Bir süre önce malum gazetelerden birinde yayınlanan tezviratı görünce, AK Partili arkadaşlar bile hala bu hareketi desteklememi yadırgayabiliyor. Gerçekten de şu sıralarda AK Parti’nin ‘gurur’ vesilesi olma dönemi bitmiş gözüküyor. İnsanlar yıprandılar… Kendi partilerini savunma gücünü ve enerjisini yitirdiler. Bunda OHAL’in yetki kullanımını genişletmek üzere kullanılması, dokunulmazlıkla ilgili sözlerin ihlal edilmesi, ekonomideki akıl dışı ısrar etkili oldu. Demokrasi açısından sorunlu bir anayasa değişikliğinin önerilmesi ve partinin giderek ideolojik olarak MHP’ye yakınlaşması da hevesleri kırdı. Belki de en ağırı partinin kurumsal niteliğinin ikinci plana düşmesi, keyfiliğin öne çıkması ve oportünizmin siyasete damga vurmasıydı. Bu durum yanlış işlerin yapılması yanında, bazılarının ahlaken sorgulanmayı davet eden tutumlar sergilemesine yol açtı.
***
Böyle bir atmosferde malum güruhun bel altı siyasetine maruz kalan benim gibi insanların, kendilerini hala AK Parti’ye yakın hissetmeleri haliyle kolay anlaşılır bir durum değil. Çünkü Türkiye’de siyaset güç, nüfuz ve yaptırım üzerinden algılanıyor. Diğer bir deyişle bu imkanları üreten yollara siyaset deniyor ve ‘siyaset’ yapmaya soyunanların da söz konusu imkanları elde etmeye hevesli oldukları varsayılıyor. Oysa birçokları için cazibenin ta kendisi olan o imkanlar başka bazı insanlar için sadece külfet…
Son yıllarda milletvekili olmaya çırpınan, bir sonraki listede yine yer almak için cansiperane kendini lidere kanıtlama uğraşına giren insanların halini gördükçe, bu ülkede ‘demokrasinin’ henüz ne olduğunun bile anlaşılması için uygun koşullara sahip olmadığımızı düşünebilirsiniz. Türkiye’de siyaset partiler üzerinden yürüyor gibi gözükse de aslında küçük klikler ve liderler çevresinde somutlaşıyor.
***
AK Parti bu geleneğin dışında, bir başka kültür yaratabilme potansiyeline sahipti ama bunu kullanamadı ve sonuçta maalesef diğerlerine benzedi. Bunun nedeni parti ile toplum arasındaki bağın sosyolojik temelinden ürkülmesi ve bağın liderle toplum arasında ideolojik zeminde oluşmasının tercih edilmesidir. Ekonomik ve sosyal orta sınıfın, gerçek anlamda çoğulcu bir yerliliğin üremesini sağlayan AK Parti, bugün komplo teorileri, ideolojik karşıtlıklar, güdük milliyetçilik ve kimlik ayrışması siyasetine mahkum ediliyor…
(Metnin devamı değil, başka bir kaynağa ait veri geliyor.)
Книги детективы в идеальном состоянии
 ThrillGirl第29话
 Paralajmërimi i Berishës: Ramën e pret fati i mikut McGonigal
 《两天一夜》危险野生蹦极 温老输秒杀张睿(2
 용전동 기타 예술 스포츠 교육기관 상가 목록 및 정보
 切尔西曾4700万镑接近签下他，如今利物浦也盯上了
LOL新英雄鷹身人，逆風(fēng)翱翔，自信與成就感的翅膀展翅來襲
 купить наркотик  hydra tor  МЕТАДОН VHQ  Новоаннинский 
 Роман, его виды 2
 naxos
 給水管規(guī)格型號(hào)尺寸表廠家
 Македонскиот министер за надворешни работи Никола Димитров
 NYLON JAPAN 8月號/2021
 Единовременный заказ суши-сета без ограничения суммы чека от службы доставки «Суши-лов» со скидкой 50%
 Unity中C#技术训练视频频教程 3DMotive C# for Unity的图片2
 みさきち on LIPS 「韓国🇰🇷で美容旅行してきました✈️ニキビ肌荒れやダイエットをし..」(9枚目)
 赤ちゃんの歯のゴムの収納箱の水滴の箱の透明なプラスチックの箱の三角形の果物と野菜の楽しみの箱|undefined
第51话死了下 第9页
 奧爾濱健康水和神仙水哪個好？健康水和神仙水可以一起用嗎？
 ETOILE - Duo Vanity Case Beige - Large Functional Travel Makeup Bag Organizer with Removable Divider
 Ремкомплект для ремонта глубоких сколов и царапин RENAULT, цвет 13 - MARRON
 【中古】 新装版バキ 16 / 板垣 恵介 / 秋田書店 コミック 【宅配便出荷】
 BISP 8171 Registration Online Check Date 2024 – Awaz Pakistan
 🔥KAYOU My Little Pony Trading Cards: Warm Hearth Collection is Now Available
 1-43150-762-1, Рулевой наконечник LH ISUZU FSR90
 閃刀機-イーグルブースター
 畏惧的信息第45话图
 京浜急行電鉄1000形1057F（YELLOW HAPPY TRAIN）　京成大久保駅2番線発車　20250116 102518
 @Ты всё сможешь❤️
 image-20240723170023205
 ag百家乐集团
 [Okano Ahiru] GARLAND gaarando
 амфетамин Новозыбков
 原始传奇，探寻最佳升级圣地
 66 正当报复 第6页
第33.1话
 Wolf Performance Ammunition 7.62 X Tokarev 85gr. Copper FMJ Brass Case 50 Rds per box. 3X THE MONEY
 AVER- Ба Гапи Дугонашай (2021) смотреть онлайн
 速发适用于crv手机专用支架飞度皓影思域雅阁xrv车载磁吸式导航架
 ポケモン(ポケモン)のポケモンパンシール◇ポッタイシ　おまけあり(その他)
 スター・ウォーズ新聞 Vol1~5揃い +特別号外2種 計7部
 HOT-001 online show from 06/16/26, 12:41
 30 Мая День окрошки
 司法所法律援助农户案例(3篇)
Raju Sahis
Peki, bu değerlendirmeyi yapan biri olarak, kendimi hala AK Partili görmem nasıl mümkün olabiliyor? Çünkü ben çok daha öncesinden, yani 90’ların başında Refah Partisi ile birlikte, muhafazakar İslami hareketin destekçiliğini ‘siyaset’ görenlerden biri oldum. Türkiye’nin ancak muhafazakarların demokrat olabildikleri ölçüde demokrasiye ulaşabileceğini ve o kesimde bu yönde güçlü bir iç ivme olduğunu düşündüm. Yıllar içinde bu düşüncem, dünyaya adapte olmuş zihni açık yeni kuşakların ortaya çıkmasıyla doğrulandı. Benim için AK Parti, kendi modern sentezini yapan ve bunu modern-ötesi bir ahlaki duyarlılıkla kuşatabilen Anadolu insanının dışa açılma enerjisiydi. Hala da kıymetli olan budur… Ne partinin organları ne de lideri, söz konusu dinamikle mukayese edildiklerinde tarihsel bir önem taşıyor.
***
Yıllar önce bu yaklaşımla Refah Partisi’ni destekledim ve şimdi de aynı nedenle AK Parti’nin başarılı olmasını istiyorum. Tabi ki bütün yanlışlarını söyleyerek ve bu yanlışlarla mücadele ederek... Çünkü toplum şu an bizlere sunulan yönetim anlayışını hak etmiyor ve başka bir AK Parti de yok.